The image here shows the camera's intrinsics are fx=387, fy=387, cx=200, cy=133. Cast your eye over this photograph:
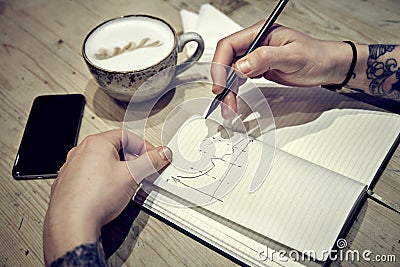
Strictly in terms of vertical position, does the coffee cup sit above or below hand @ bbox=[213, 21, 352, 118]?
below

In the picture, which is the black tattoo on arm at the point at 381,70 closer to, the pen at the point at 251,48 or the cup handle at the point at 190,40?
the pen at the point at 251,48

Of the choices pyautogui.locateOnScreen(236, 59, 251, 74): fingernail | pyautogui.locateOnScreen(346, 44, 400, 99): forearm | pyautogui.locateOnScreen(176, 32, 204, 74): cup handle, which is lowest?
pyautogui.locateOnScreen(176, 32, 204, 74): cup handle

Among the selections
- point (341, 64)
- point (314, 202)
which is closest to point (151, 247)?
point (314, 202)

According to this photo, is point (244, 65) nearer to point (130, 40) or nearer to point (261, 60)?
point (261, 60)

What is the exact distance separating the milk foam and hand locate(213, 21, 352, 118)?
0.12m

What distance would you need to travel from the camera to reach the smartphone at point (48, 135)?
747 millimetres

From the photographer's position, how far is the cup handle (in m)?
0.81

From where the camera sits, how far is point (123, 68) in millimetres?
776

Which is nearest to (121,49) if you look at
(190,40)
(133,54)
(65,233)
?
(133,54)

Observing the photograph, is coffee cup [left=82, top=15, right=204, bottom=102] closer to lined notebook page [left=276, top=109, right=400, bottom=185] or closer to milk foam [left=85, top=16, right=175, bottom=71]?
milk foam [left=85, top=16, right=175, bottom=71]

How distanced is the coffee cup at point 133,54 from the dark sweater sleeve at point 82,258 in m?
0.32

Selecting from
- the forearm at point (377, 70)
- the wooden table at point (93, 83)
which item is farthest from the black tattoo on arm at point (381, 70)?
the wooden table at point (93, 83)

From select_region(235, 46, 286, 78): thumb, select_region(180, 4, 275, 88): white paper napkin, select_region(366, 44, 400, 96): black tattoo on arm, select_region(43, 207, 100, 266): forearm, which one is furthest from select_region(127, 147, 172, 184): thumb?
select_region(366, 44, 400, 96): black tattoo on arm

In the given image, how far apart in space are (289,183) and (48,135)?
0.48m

== == ==

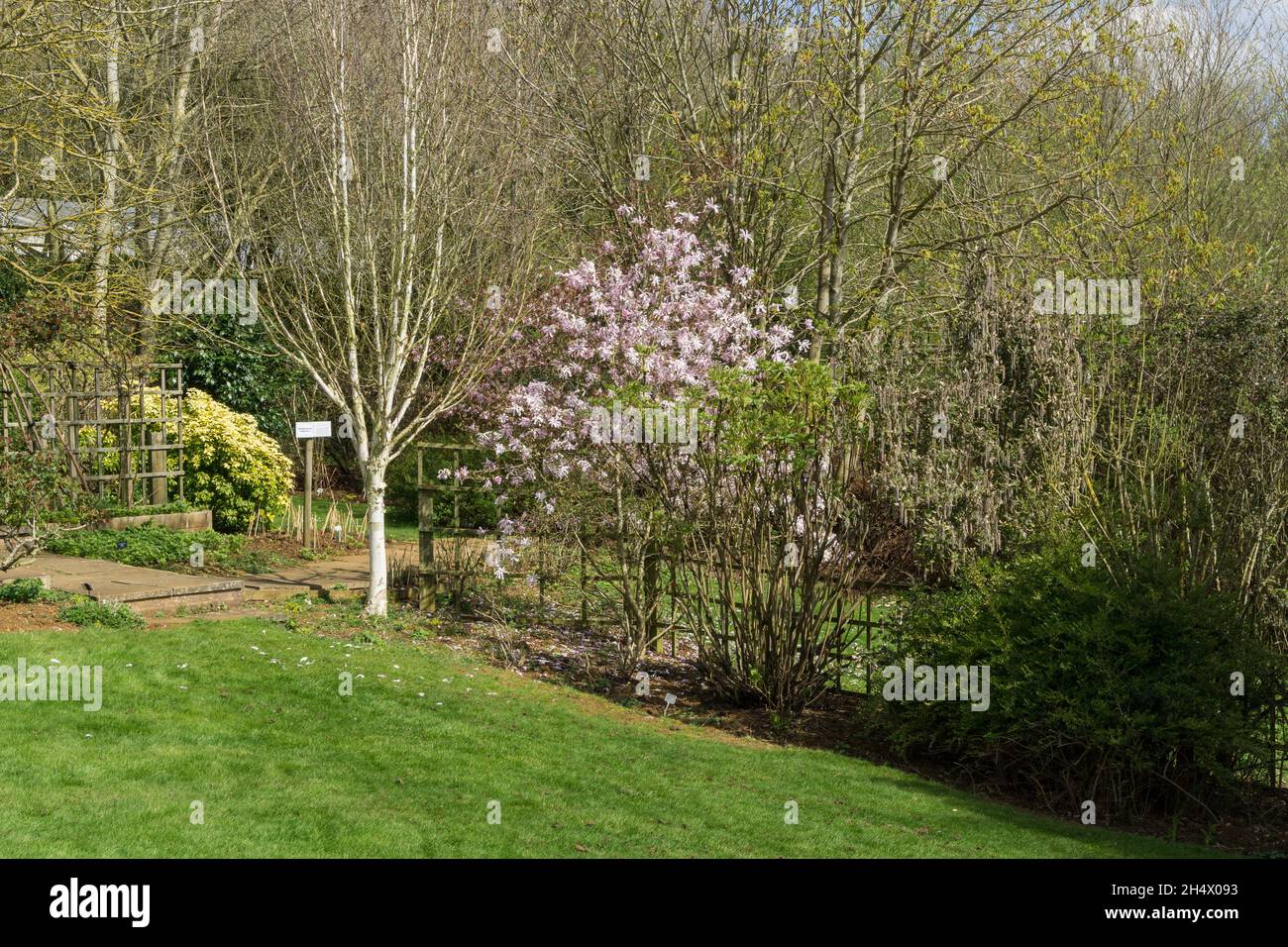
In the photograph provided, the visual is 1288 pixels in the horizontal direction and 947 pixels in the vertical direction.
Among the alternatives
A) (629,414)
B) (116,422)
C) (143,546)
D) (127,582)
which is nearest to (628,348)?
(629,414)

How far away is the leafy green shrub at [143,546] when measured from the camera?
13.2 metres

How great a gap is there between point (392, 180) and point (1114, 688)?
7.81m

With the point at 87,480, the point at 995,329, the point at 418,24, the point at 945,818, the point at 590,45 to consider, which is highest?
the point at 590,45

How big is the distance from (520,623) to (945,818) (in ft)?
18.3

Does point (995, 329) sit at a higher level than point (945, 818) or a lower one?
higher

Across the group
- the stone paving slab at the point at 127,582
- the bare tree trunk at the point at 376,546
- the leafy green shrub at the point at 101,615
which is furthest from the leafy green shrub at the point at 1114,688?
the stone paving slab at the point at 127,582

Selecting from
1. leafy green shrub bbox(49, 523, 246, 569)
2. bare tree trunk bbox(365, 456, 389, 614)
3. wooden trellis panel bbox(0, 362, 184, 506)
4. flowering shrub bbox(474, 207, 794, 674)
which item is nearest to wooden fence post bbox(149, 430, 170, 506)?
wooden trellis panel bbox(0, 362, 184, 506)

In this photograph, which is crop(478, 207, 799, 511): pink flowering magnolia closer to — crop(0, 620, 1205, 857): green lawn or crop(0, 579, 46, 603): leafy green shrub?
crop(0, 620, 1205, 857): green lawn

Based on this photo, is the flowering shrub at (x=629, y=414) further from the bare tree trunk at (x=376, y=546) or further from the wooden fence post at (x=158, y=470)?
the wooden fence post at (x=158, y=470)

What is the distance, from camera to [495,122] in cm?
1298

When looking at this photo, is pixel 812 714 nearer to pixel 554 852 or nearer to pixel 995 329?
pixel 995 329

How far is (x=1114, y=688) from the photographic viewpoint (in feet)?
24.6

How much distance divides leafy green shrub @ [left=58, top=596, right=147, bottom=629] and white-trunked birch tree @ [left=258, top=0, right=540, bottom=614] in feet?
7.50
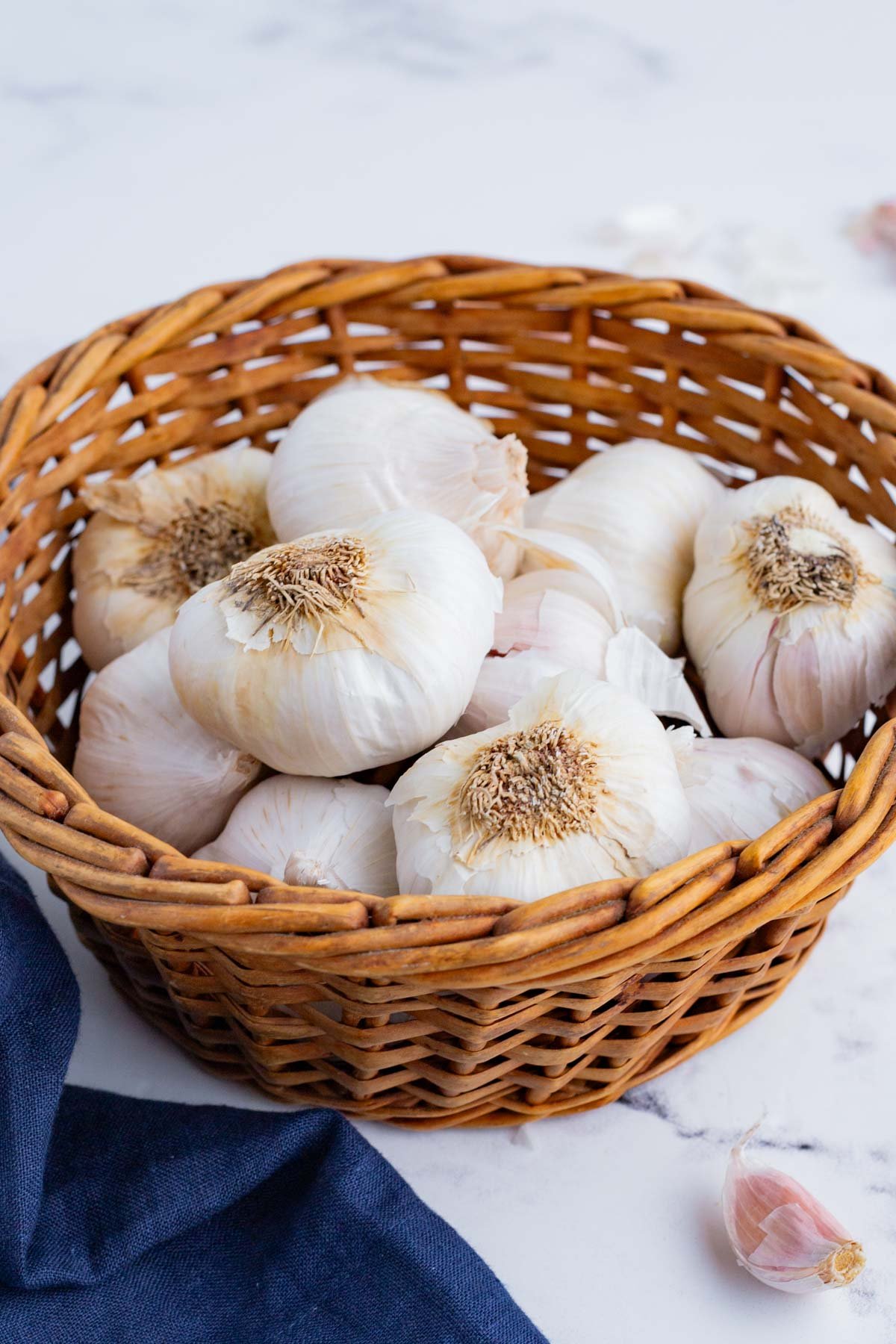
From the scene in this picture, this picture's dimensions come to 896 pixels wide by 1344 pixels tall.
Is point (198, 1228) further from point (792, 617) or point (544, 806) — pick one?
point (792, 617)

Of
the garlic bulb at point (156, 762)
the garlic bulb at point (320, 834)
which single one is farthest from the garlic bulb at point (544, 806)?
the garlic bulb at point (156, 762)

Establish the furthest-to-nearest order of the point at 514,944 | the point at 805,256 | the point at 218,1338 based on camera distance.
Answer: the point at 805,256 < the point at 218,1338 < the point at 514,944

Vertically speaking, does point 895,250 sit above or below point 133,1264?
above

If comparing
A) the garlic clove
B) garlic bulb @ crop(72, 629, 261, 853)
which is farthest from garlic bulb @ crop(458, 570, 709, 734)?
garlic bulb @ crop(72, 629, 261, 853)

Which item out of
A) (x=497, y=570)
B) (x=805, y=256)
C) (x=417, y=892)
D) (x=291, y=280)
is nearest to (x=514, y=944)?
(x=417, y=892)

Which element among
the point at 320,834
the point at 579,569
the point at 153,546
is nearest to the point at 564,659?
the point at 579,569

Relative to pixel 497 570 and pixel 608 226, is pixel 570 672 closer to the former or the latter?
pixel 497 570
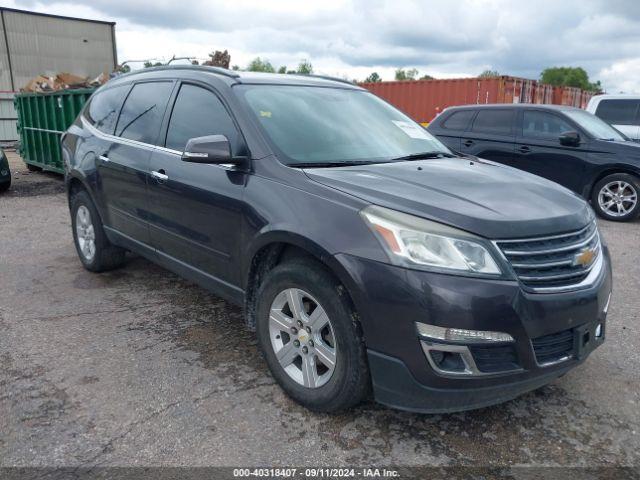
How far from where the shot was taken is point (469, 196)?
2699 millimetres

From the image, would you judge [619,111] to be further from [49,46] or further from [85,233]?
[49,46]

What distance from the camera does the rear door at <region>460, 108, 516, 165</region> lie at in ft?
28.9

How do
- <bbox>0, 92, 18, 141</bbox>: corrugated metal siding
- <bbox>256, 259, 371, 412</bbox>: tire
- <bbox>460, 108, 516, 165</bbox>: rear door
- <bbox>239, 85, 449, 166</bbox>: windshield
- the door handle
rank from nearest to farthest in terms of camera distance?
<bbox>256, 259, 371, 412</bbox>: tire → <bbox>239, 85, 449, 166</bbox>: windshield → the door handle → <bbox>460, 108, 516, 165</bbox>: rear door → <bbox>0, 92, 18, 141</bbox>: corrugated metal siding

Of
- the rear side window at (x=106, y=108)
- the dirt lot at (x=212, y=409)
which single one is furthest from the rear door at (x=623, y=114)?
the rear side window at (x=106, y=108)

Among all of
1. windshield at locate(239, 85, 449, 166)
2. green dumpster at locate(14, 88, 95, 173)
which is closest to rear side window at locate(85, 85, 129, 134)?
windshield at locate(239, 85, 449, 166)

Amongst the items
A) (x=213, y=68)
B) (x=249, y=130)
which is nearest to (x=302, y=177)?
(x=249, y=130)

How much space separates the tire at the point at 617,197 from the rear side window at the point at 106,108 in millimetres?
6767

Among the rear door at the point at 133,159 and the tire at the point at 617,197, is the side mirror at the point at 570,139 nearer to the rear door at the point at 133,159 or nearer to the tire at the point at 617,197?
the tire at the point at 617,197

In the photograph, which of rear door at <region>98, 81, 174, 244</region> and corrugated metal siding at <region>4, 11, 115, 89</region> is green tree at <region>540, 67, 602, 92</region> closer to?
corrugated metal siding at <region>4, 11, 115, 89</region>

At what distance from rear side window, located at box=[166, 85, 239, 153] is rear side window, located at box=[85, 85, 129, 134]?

== == ==

> Written problem
Return the listing lines verbatim, starting with the line that contains "The image here" and going on through the line that contains "747 millimetres", with both of those lines included. Leave the pictures out of your answer.

> Answer below
The image here shows the camera's intrinsics are fx=387, fy=387, cx=200, cy=133. Cast your eye over this photograph:
Strictly in terms of vertical position, does the coffee cup sit above or below hand @ bbox=[213, 21, 352, 118]?
below

In the picture, which is the black tattoo on arm at the point at 381,70 closer to, the pen at the point at 251,48 or the cup handle at the point at 190,40?
the pen at the point at 251,48

Of the choices pyautogui.locateOnScreen(236, 59, 251, 74): fingernail | pyautogui.locateOnScreen(346, 44, 400, 99): forearm | pyautogui.locateOnScreen(176, 32, 204, 74): cup handle, which is lowest?
pyautogui.locateOnScreen(176, 32, 204, 74): cup handle

Among the selections
- point (341, 64)
- point (314, 202)
which is closest to point (151, 247)?
point (314, 202)

According to this photo, is point (244, 65) nearer to point (130, 40) or nearer to point (261, 60)?
point (261, 60)

What is the exact distance separating the milk foam and hand locate(213, 21, 352, 118)?
0.12m

What distance would you need to travel from the camera to reach the smartphone at point (48, 135)?
747 millimetres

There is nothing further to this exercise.